Das Wetter hatte es gut gemeint und bei hochsommerlichen Temperaturen entwickelte sich ein ständiges Kommen und Gehen von Gästen an den Stehtischen in der Straße und in der offenen Galerie von Brigitte Mauch.

Martin Müller ist offen und kommunikativ, geht auf Menschen zu und entspricht nicht dem gängigen Politiker-Typ. „Göppingen benötigt neuen Zusammenhalt und es benötigt einen Kompass, was diese Stadt gemeinschaftlich erreichen will. Daran fehlt es. Das spüre ich in all den Sommerwochen, seitdem ich hier in der Stadt bin, mich wohl fühle, aber eben auch die enormen Defizite im Miteinander wahrnehme".

Gradeheraus vertritt er, im Kontrast zum Zeitgeist der letzten Jahrzehnte, für eine künftige soziale Stadtpolitik:

„Das Wir ist stärker als das Ich".

Müller machte aber klar, daß es ihm nicht nur um einen Wandel im Stil in der Führung der Stadt geht, sondern auch in der Sache sich einiges verändern muss.

Dass Göppingen als Hochschul-Stadt aktiv werden muss, statt bloß defensiv den Standort zu verteidigen.

Dass der öffentliche Nahverkehr im Einzugsbereich einer kleinen Großstadt, wenn man die eigenständigen, aber doch zusammengewachsenen Umland-Kommunen dazu nimmt, ganz anderen Ansprüchen als heute genügen muss.

Dass die traditionelle Schulstadt Göppingen In Ausstattung und Wertschätzung mehr für die Zukunft tun muss.

All das waren Themen, die am Rande in Gesprächen immer wieder anklangen. Kaum jemand glaubt, dass wenige Wochen vor dem Wahltag die jahrelange Stagnation noch übertüncht werden kann.

Der Slogan ‚Martin Müller machts' ( MMM ) ist deshalb Programm und Versprechen des neuen Mannes von außen, der im baden-württembergischen Städtetag und als Sozialamtsleiter einer großen Kreisstadt profunde Verwaltungserfahrung vorweisen kann.

Mit Martin Müller kann Göppingen einen Oberbürgermeister erwarten, der gute Verbindungen in die Region und das Land besitzt und der die Fähigkeit zur Zusammenarbeit hat.

Das zeigte die Gästeliste, die sich zum Wahlauftakt eingefunden hatte. Etwa Hartmut Engler, Frontmann von ‚Pur', der Müller seit langem aus Bietigheimer Tagen verbunden ist.

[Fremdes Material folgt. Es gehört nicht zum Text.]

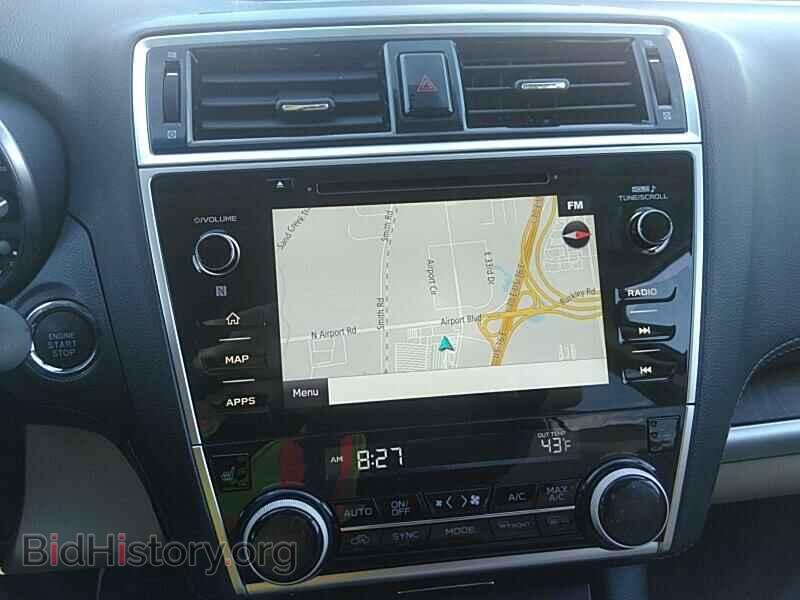 2019 Subaru Outback - VIN: 4S4BSANC5K3374922 - Фото 4
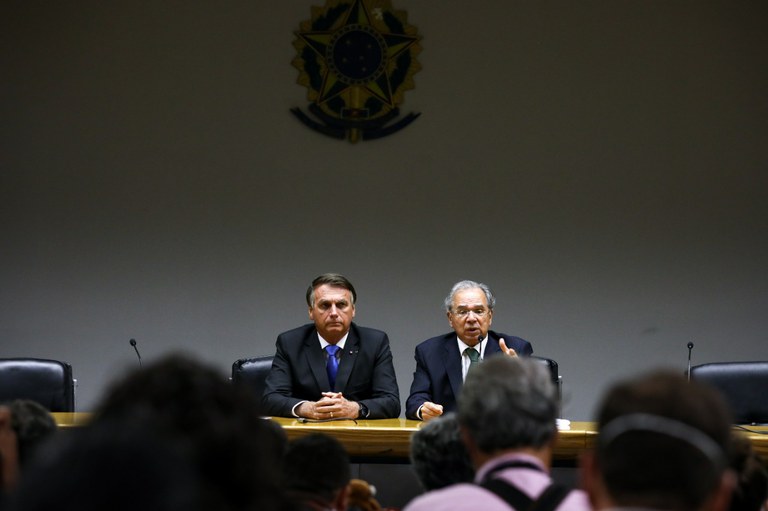 Presidente Jair Bolsonaro vai participar da cúpula do G20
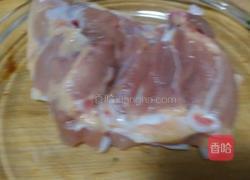 盐水鸡腿的做法图解5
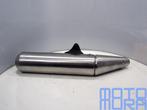 uitlaat demper rechts voor Honda CB 900 F 2002 - 2007 CB900, Gebruikt, Ophalen of Verzenden, Rivium Boulevard 201-234, 2909 LK Capelle aan den IJssel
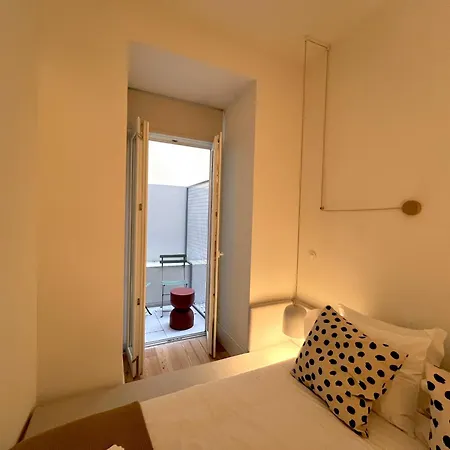 Dl Apartments Апартаменты Лиссабон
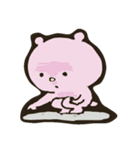little bearbear（個別スタンプ：9）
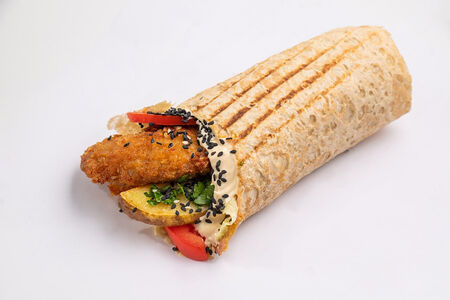 Шаурма Кранч свинина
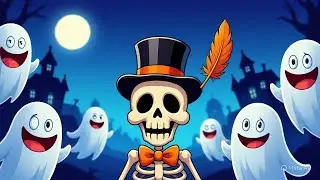 The Skeleton Who Was Ticklish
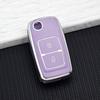 For Chery Tiggo 3 5 A5 E5 A3 Fulwin Cowin Fora Elara A1 Ego Tengo Cielo T11 M11 A13 Easter Chance Tpu Car Key Cover Fob Holder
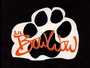 Paw Logo Sticker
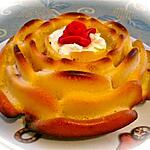 recette ROSE A L' EAU DE ROSE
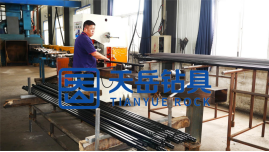 12 Degree Tapered Drill Rod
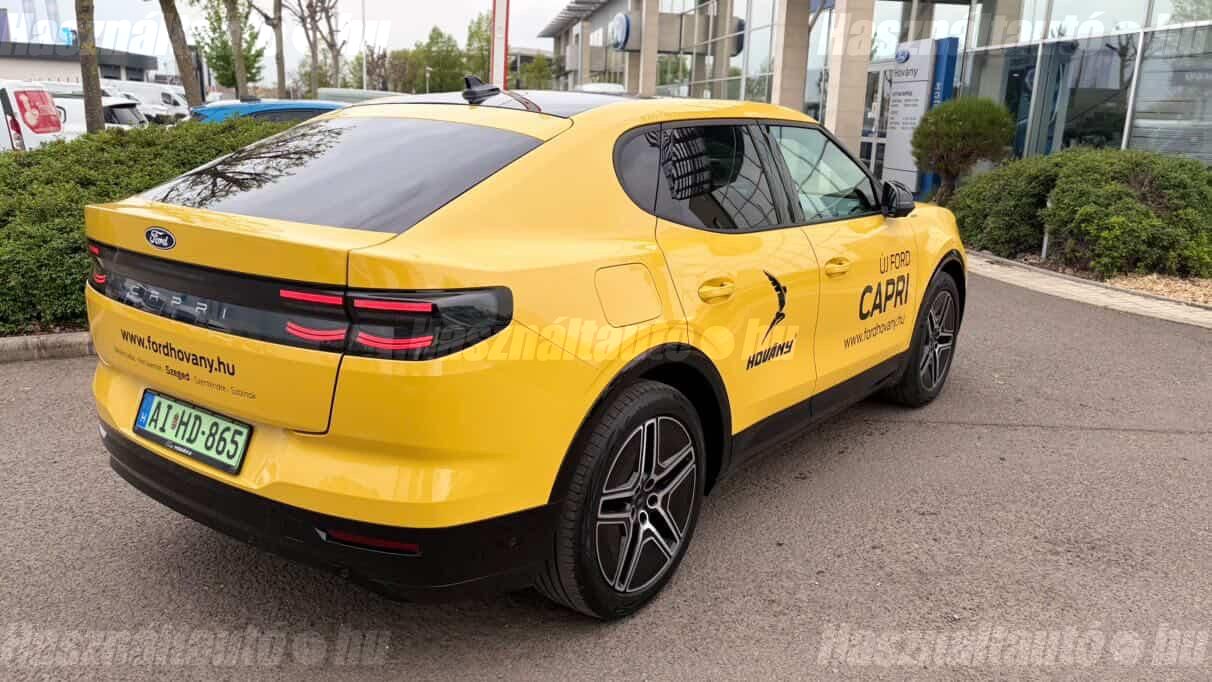 FORD CAPRI 2024 - 1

Oder Markus Ewald , Oberbürgermeister von Weingarten, Stadtoberhaupt einer aufstrebenden und traditionsreichen oberschwäbischen Stadt.

Richard Leibinger, früherer OB im südbadischen Waldkirch, damals nicht nur Chef von Müller als Sozialamtsleiter, sondern mit ihm ein sprühendes Duo für ‚soziale Innovationen'. Richard Leibinger war es wichtig, in einer beeindruckenden Rede am Freitagabend auch die personifizierten Stärken von Martin Müller herauszustellen, vor allem aber auch eine Lanze für eine selbstbewusste kommunale Kulturpolitik zu brechen: „Für den künftigen bürgerschaftlichen Zusammenhalt ist die Kultur der unverzichtbare Kitt. Dies ist für eine Stadt nicht nur Beiwerk, sondern Existenzgrundlage", ist sein Credo.